The HSE continues to retain the discretion to impute an income of 5% of the estimated market value of the principal residence of an applicant for subvention, unless the residence is occupied by a spouse or a son or daughter aged less than 21 years or in full-time education or in receipt of the disabled person's maintenance allowance, blind person's pension, disability benefit, invalidity pension or old age non-contributory pension and generally does so save in exceptional circumstances. However, the residence value above which the HSE may automatically refuse to pay a subvention has been increased substantially, as outlined, to take account of increased property values.

The amendment regulations were signed by the Tánaiste on 14 December 2005 and were effective in law from that date. Under section 14 of the Health (Nursing Homes) Act 1990, once the regulations are made, they must be laid before each House of the Oireachtas, either of which can pass a resolution to annul the regulations within the next 21 days on which the House sits.

Following the publication of the Mercer report on the future financing of long-term care in Ireland, a working group chaired by the Department of the Taoiseach and comprising senior officials from the Departments of Finance, Health and Children and Social and Family Affairs was established. The objective of this group was to identify the policy options for a financially sustainable system of long-term care, taking account of the Mercer report, the views of the consultation that was undertaken on that report and the review of the nursing home subvention scheme by Professor Eamon O'Shea. The report of the group has been submitted to Government.

• [TASKS TO CARRY OUT]
• 1. Quote the passage on nursing home subvention word for word, beginning at "The HSE continues" and stopping after "increased property values.".
• 2. From the passage on nursing home subvention, list every allowance, pension or benefit whose recipient occupying the residence can keep the HSE from imputing an income on it.
• 3. Answer these questions from the passage on nursing home subvention:
(a) What share of the estimated market value of the principal residence may the HSE impute as income?
(b) On what date did the Tánaiste sign the amendment regulations?
(c) Which department chaired the working group set up after the Mercer report?

• [DATA PROVIDED]
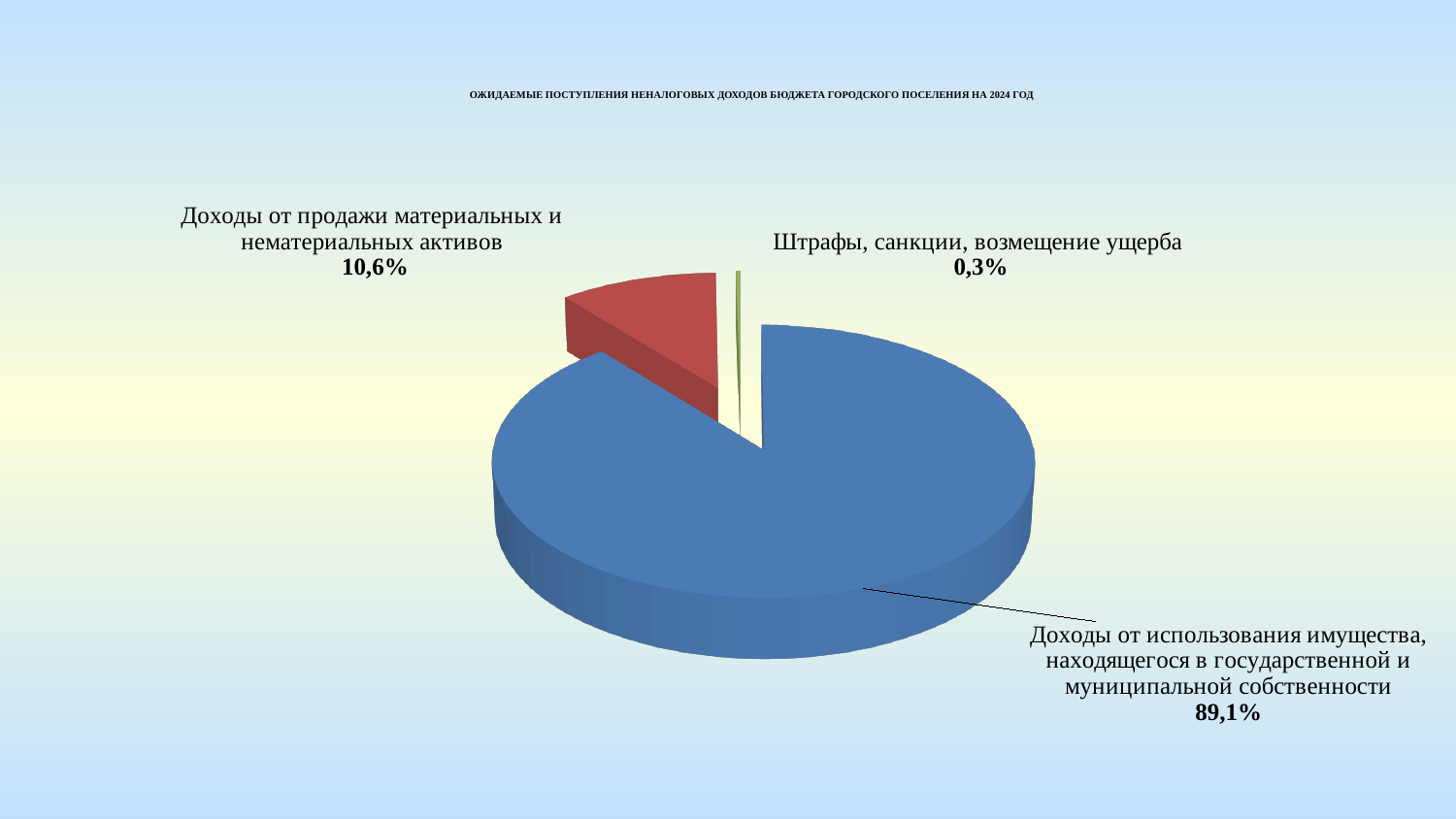
Which category has the largest slice of the pie? Доходы от использования имущества, находящегося в государственной и муниципальной собственности What is the title of the chart on the slide? ОЖИДАЕМЫЕ ПОСТУПЛЕНИЯ НЕНАЛОГОВЫХ ДОХОДОВ БЮДЖЕТА ГОРОДСКОГО ПОСЕЛЕНИЯ НА 2024 ГОД Which is larger: the share for "Доходы от продажи материальных и нематериальных активов" or the share for "Штрафы, санкции, возмещение ущерба"? Доходы от продажи материальных и нематериальных активов What share of the pie is labelled for "Доходы от продажи материальных и нематериальных активов"? 10,6% What share of the pie is labelled for "Доходы от использования имущества, находящегося в государственной и муниципальной собственности"? 89,1% What is the difference in percentage points between the largest slice and "Доходы от продажи материальных и нематериальных активов"? 78,5 Which category has the smallest slice of the pie? Штрафы, санкции, возмещение ущерба What colour is the slice for "Доходы от продажи материальных и нематериальных активов"? Red How many slices does the pie chart have? 3 What is the difference in percentage points between "Доходы от продажи материальных и нематериальных активов" and "Штрафы, санкции, возмещение ущерба"? 10,3 What share of the pie is labelled for "Штрафы, санкции, возмещение ущерба"? 0,3% What type of chart is shown on the slide? Pie chart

• [PER-TASK ANSWERS]
• 1.
The HSE continues to retain the discretion to impute an income of 5% of the estimated market value of the principal residence of an applicant for subvention, unless the residence is occupied by a spouse or a son or daughter aged less than 21 years or in full-time education or in receipt of the disabled person's maintenance allowance, blind person's pension, disability benefit, invalidity pension or old age non-contributory pension and generally does so save in exceptional circumstances. However, the residence value above which the HSE may automatically refuse to pay a subvention has been increased substantially, as outlined, to take account of increased property values.

• 2.
- Disabled person's maintenance allowance
- Blind person's pension
- Disability benefit
- Invalidity pension
- Old age non-contributory pension

• 3.
(a) 5%
(b) 14 December 2005
(c) The Department of the Taoiseach